Hitler gave Austrian chancellor Schuschnigg an ultimatum- unite with Germany or force will be used in immediate effect, German troops then poured into Austria and were met with little resistance, infact the book The Road to war quotes how Schuschnigg “invited German troops in to restore order. “[14] This view of ‘restoring order’ is further backed by the book Europe 1870-1991 where it quotes that ‘German troops were dispatched to restore order and save Austria from chaos’. 15] Hitler intended on expanding the Reich and saw that Sudeten Germans living in the Sudetenland, resented not being united with Germany, Hitler tried to exploit this and set his sights on reclaiming the Sudetenland which was granted to Czechoslovakia following the Treaty of Versailles. Britain and France in particular found this claim by Hitler ‘outrageous’ but decided that for the sake of Europe they would effectively allow Germany to annex the Sudetenland as long as no more claim for land was made, this was the process of appeasing Hitler.

Hitler accepted this approach but many historians believe that this was a move to buy himself some time. Hitler, Chamberlain, Edouard Daladier and Mussolini signed the Munich agreement; this meeting was to have huge significance in terms of Anglo-German relations. The Czechs weren’t invited to a conference on their own future and ‘had been betrayed by the allies. ‘[16] However in comparison to these comments in this book Neville Chamberlain contradicted these views by quoting that the much agreement had “guaranteed peace for our time. [17] Little did Chamberlain know that he had just edged Europe closer to a major conflict with unprecedented devastation.

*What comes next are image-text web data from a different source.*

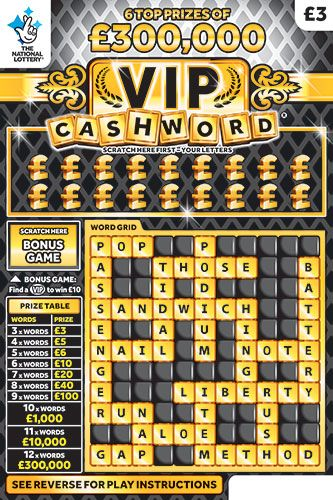 vip cashword black scratchcard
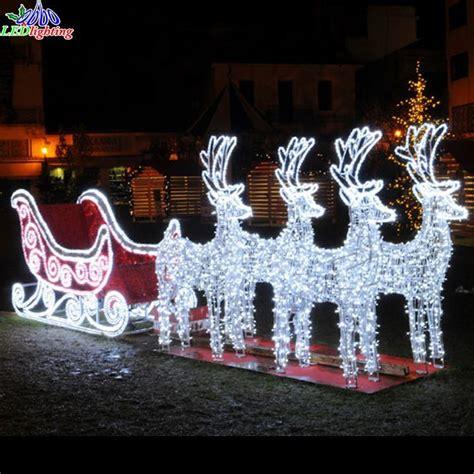 lighted christmas sleigh decoration psoriasisgurucom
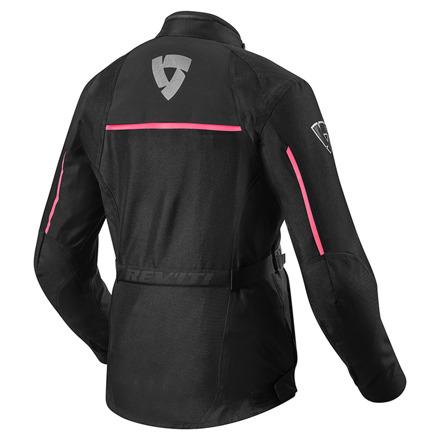 REV'IT! Jacket Voltiac 2 Ladies, Zwart-Paars (2 van 2)
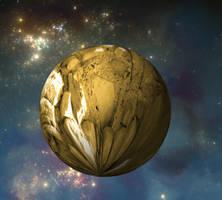 El Planeta Sundadarnya by Jakeukalane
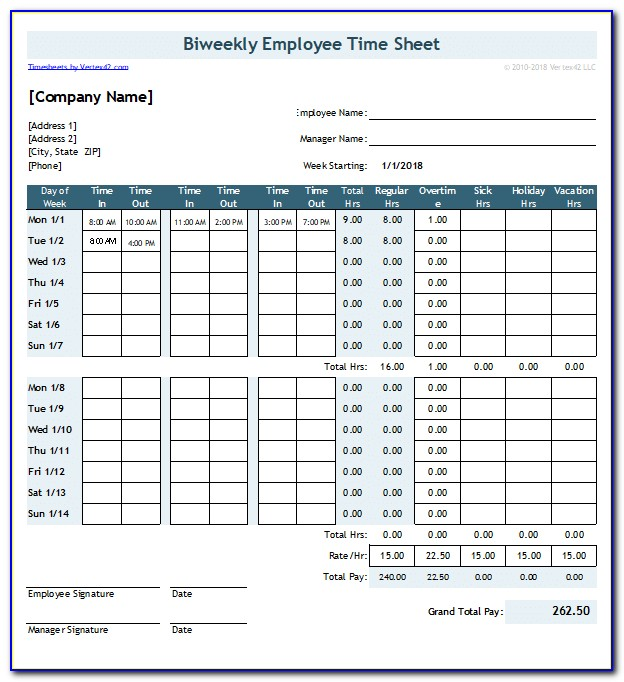 Excel Training Templates Free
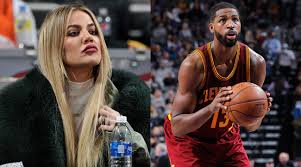 Tristan Thompson reportedly broke up with Khloe Kardashian and ...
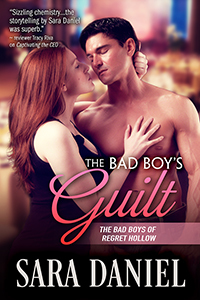 The Bad Boy's Guilt by Sara Daniel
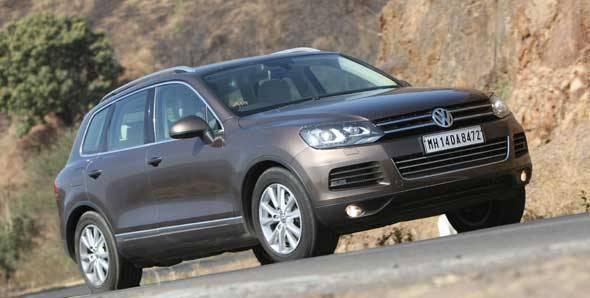 2012 Volkswagen Touareg road test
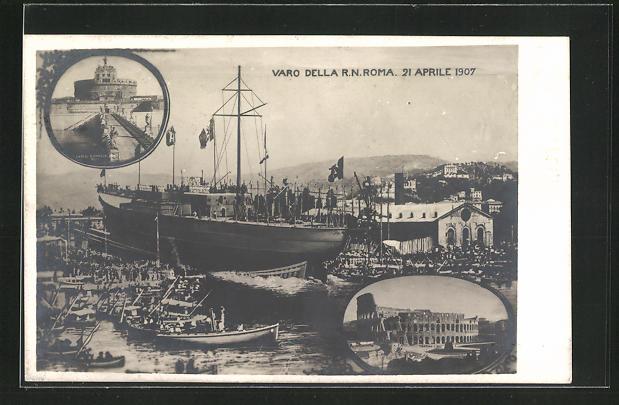 AK Stapellauf des Kriegsschiffes Roma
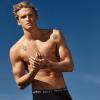 Cody Simpson visszatért az úszáshoz, indulni akar a következő olimpián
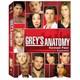 Grey's Anatomy Season 4 (5 Disc)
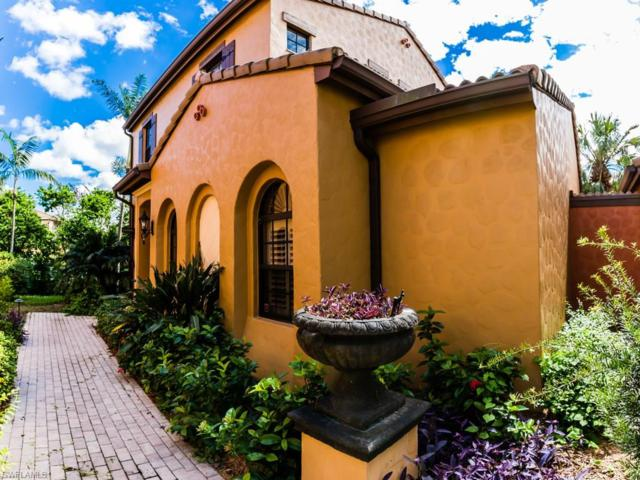 9080 Chula Vista St 104-6, Naples, FL 34113 (MLS #217062445) :: The Naples Beach And Homes Team/MVP Realty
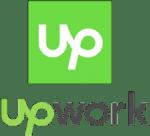 Upwork Client, August 2018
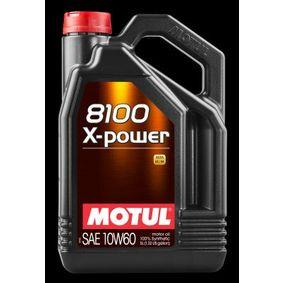 KFZ Motoröl MOTUL 106144 HONDA Stream I (RN) 2.0 16V (RN3) 156 2001 günstig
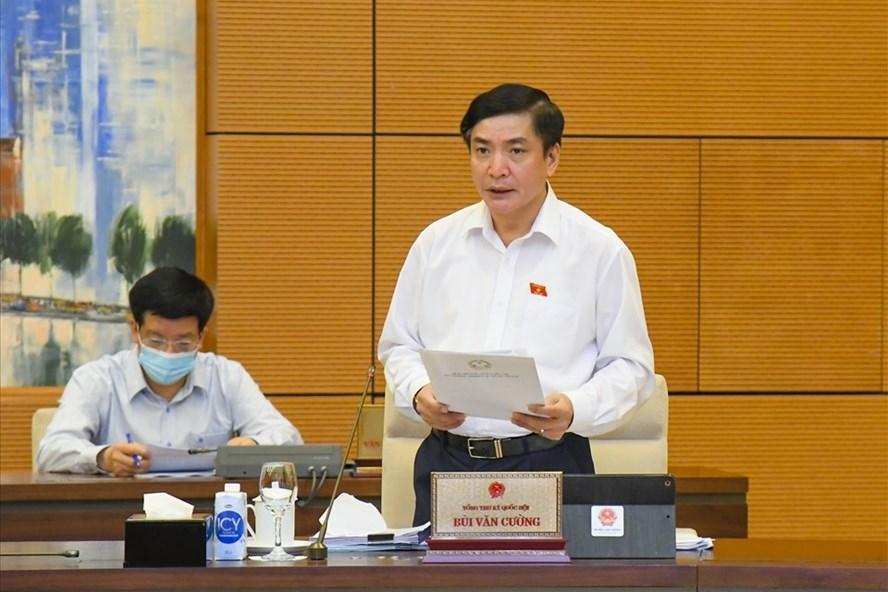 Kỳ họp thứ nhất, Quốc hội khóa XV: Tập trung hoàn thành công tác nhân sự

The actions of Hitler between the years 1939-1941 were to have huge significance on international relations for years to come. Hitler was the main provocateur in international relations in 1939, effectively causing the outbreak of the Second World War. Hitler attacked the Polish coastal town of Danzig thinking the allies would turn a blind eye; he even quoted “who will die for Danzig? [18]-this famous quote of his gives an insight into his thinking, however he badly miscalculated the situation as he was proved otherwise by the Allies. This had provoked Britain and France to declare war on Germany, ultimately dragging Europe into a second devastating conflict. Over the next 6 years Hitler was to have huge significance not only on Germany but also on Europe itself, in 1941 Hitler had broken the Nazi-Soviet non-aggression pact and Russia had entered the war on the side of the U. S. A and Britain, shifting allegiances.

Hitler had gone out of his way to create ‘lebensraum’ for his people in the east, effectively causing German defeat in World War 2 following a soviet counterattack. Following the Nazi invasion of Russia Churchill had famously stated “I warned Stalin” when the invasion was reported in The Times, on June 23, 1941. [19] Hitler had an effect on the international community, he inadvertently brought together Communist Russia and the Capitalist west in one united struggle, to defeat his own fascist regime.

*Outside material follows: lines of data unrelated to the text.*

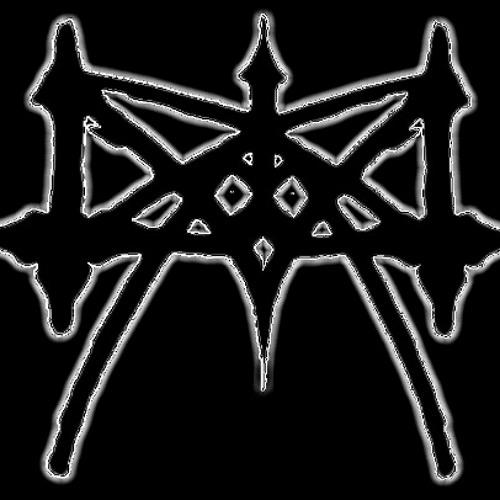 Lydløs's avatar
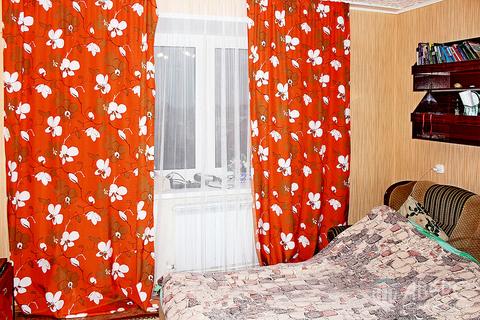 Квартира, ш. Карачаровское, д.26 к.А - Фото 3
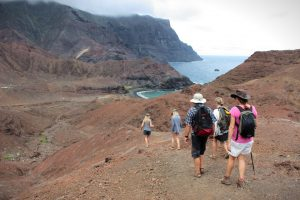 Shark's valley in St Helena
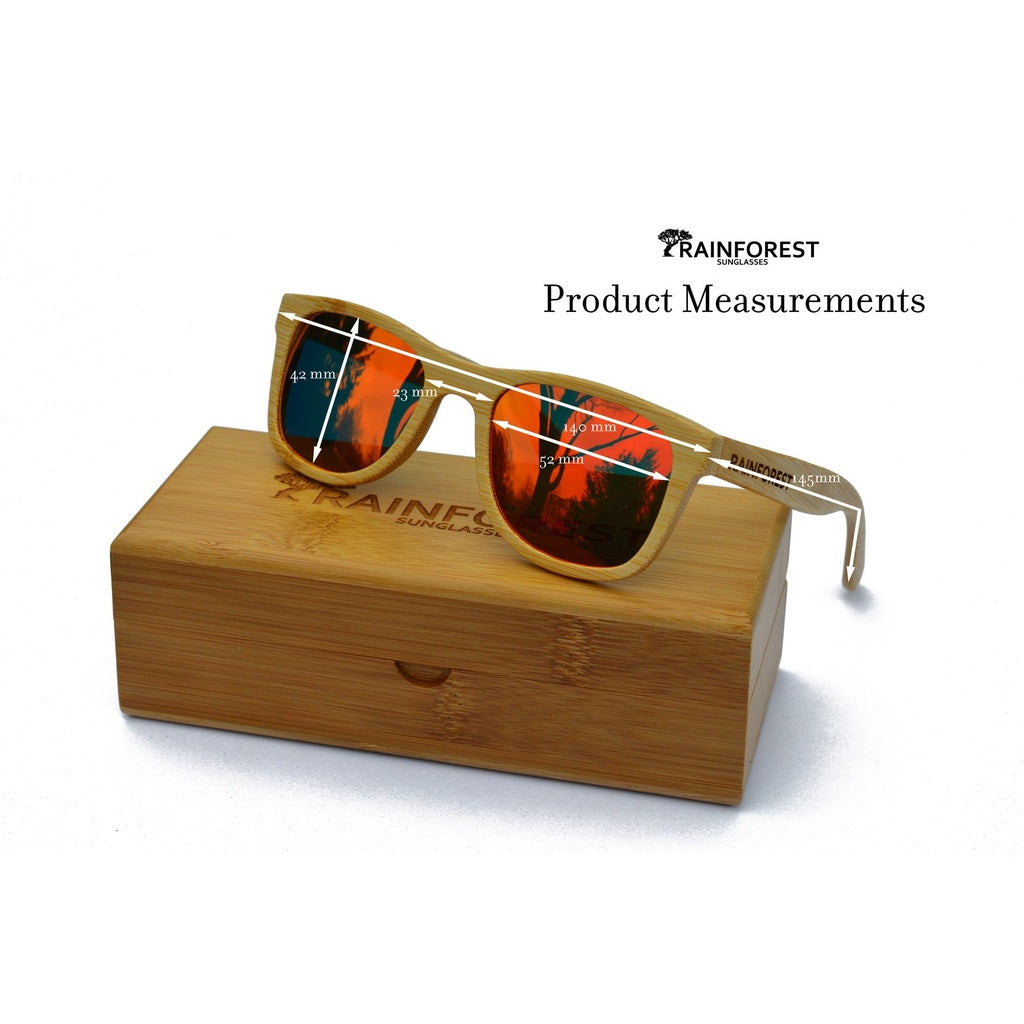 DARMATI Eyewear : DARMATI Eyewear: ALPINE FIRE - BAMBOO SUNGLASSES - Men - Accessories - Sunglasses Bamboojee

Furthermore Churchill’s views were extremely reliable as he was present at the time of the Nazi regime, the quotation also showed Churchill’s hatred of Hitler. By 1945 Hitler had brought the east and west together at Potsdam. Germany was on the brink of defeat all of which was Hitler’s doing. Stalin and U. S. President Harry Truman agreed to split Germany into four zones, therefore creating the East-West division in Germany. Hitler who committed suicide in his Berlin bunker had left behind a legacy of despair and humiliation for the German people he even created what was seen to be the beginning of cold war tensions between the U.

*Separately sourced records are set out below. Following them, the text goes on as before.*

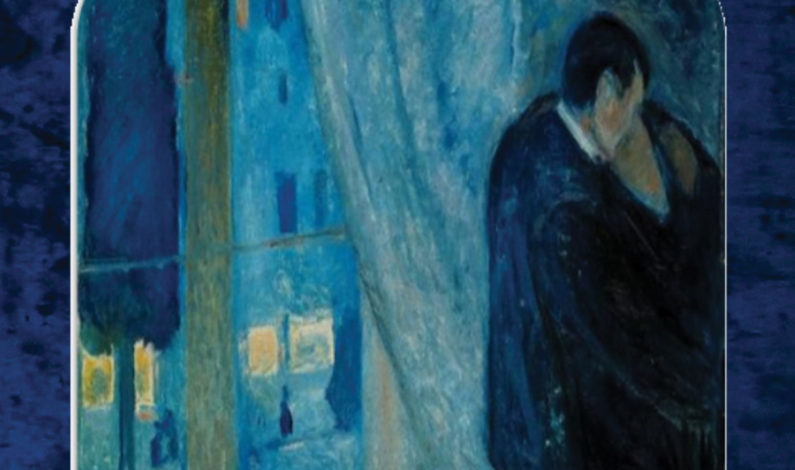 Anđelko Zablaćanski – Mali noćni stihovi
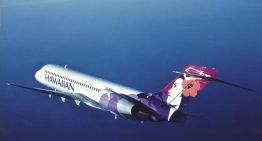 Una manta causa un desvío de un vuelo a Hawai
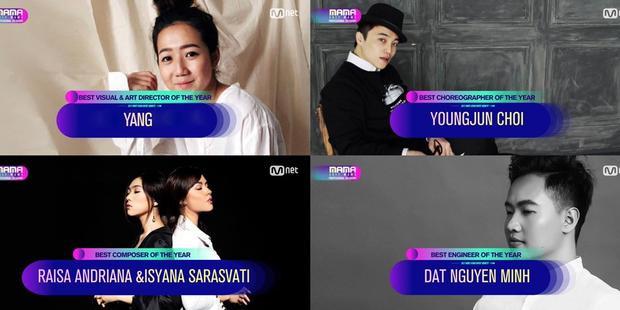 Young Jun Choi là biên đạo của SEVENTEEN, từng được trao giải tại MAMA cùng với anh chàng Nguyễn Minh Đạt đại diện từ Việt Nam nhận giải Kĩ sư âm nhạc của năm (với vai trò sản xuất các bản hit của Soobin, Min)
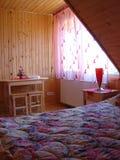 De ruimte van het motel royalty-vrije stock afbeeldingen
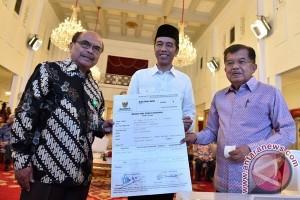 Zakat Jokowi-JK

S. and Soviet Russia. The way in which Hitler had undermined the League of Nations alarmed the international community, leading to the creation of the United Nations in 1947. Hitler’s short term significance was even felt in the Middle East where as a result of the holocaust, Europe’s remaining Jews were given residence in Palestine leading to a conflict of interests that hasn’t even been resolved to this day. It must be stated that Hitler not only had a short-term significance on the World of his time but he also has a huge significance in the World of today.